In fact, any number of biblical passages raises the more basic question of the inclusive nature of the early church. Today’s text is one of those in the ongoing story of the Acts of the Apostles, focusing on the amazing and expanding element of full inclusion in the Christian community. The apostle Peter, good Jew that he was, assimilated into his understanding a traditional understanding that Gentiles were simply unwelcome in the Christian assembly unless they chose to present the outward signs of Judaism, circumcision and the consumption of proper foods. However, his actual experience with Gentiles caught up in the Holy Spirit of God taught him otherwise. “In truth,” he said,” I am grasping (the Greek verb is progressive present) that God is no respecter of appearances” (Acts 10:34). The more common translation of this seminal verse is “that God shows no partiality” (NRSV). The verb used appears to mean that merely on the basis of appearances, that is allowing extraneous factors to sway fair judgment, one cannot make judgments either for or against persons. God surely does not make any judgments on the basis of appearances, that is, God does not show partiality based on anything extraneous. And because that is so, Peter now comes to realize that simply being a Gentile is no restrictive condition that can deny the Gentile full inclusion in the early church through baptism. To be Gentile is not enough to exclude anyone from full Christian communion.

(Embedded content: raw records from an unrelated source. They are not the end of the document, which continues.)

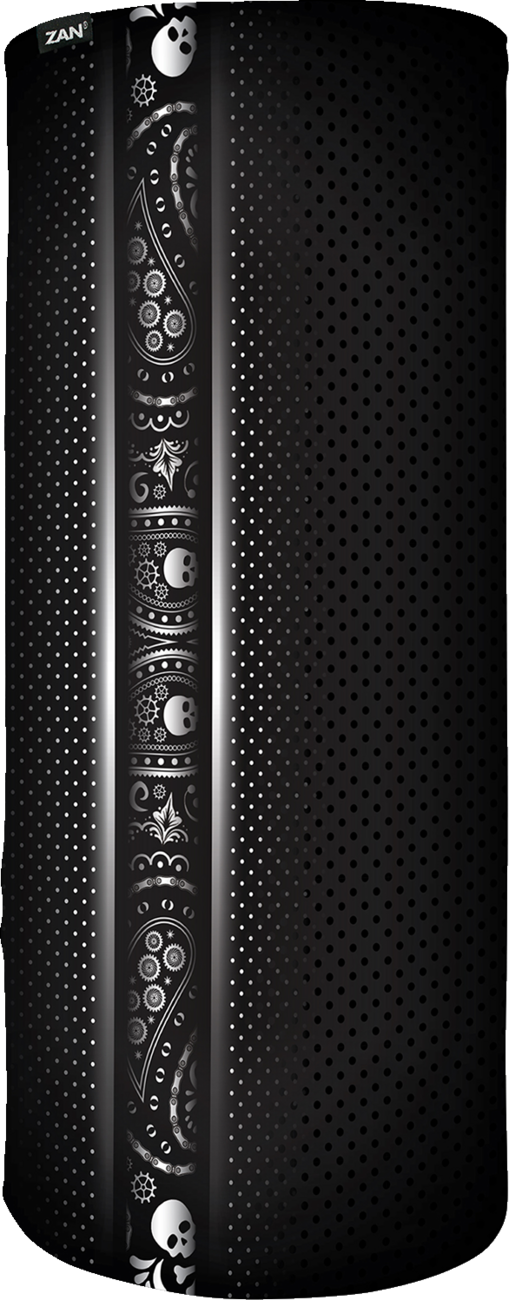 ZAN HEADGEAR Motley Tube? SportFlex? - Classic Carbon Halftone TL131
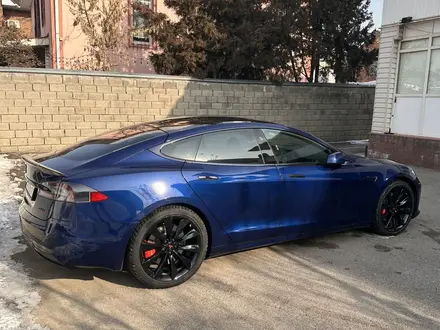 Tesla Model S 2019 года за 23 000 000 тг. в Алматы – фото 6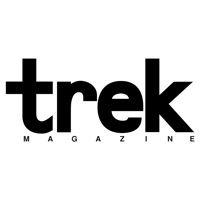 Trek Magazine app not working? crashes or has problems?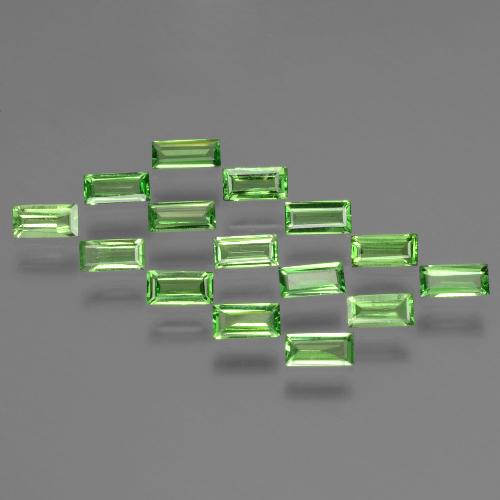 自然派の商品を探す 1.54ct ライブリーグリーン ツァボライトガーネット 宝石, バゲット, タンザニア からGemSelectで. 在庫あり、世界各国へ発送!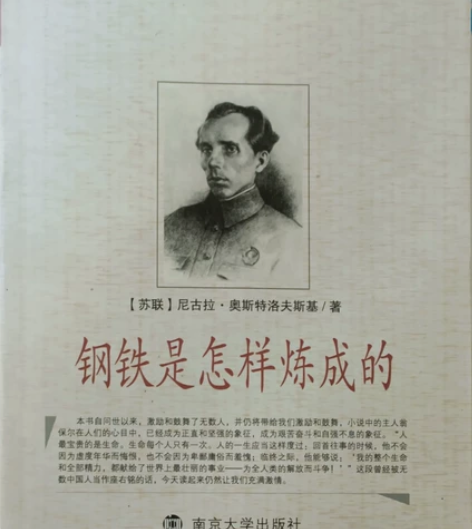 钢铁是怎样炼成的 尼古拉●奥斯特洛夫斯基／...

If that is true of Gentiles, it is equally true for LGBTQ persons. People who were made by God as LGBTQ persons cannot be excluded from absolute and free participation in the church of Christ. To exclude them on such extraneous grounds is precisely to erect boundaries and hurdles that are fully reminiscent of the Peter who had yet to transcend his own narrow views about Gentiles and the church. But in the light of Gentiles “speaking in tongues and extolling God” (Acts 10:46), he could no longer deny them baptism, despite their continued Gentile lives.

Both the Roman Catholic Church and the current United Methodist Church are completely in error in their twisted and hypocritical exclusion of LGBTQ people from the complete acceptance of such persons for church blessing and ecclesiastical support. In the case of the UM Church, its denial of marriage vows for LGBTQ couples, and its refusal to ordain such people, and to allow its clergy to perform such weddings is nothing less than a blasphemous assault on the God who bids all welcome to the kingdom, the reign of Christ. How long, O Lord, must it be before we see you in all our brothers and sisters? May it not be long; may it not be long!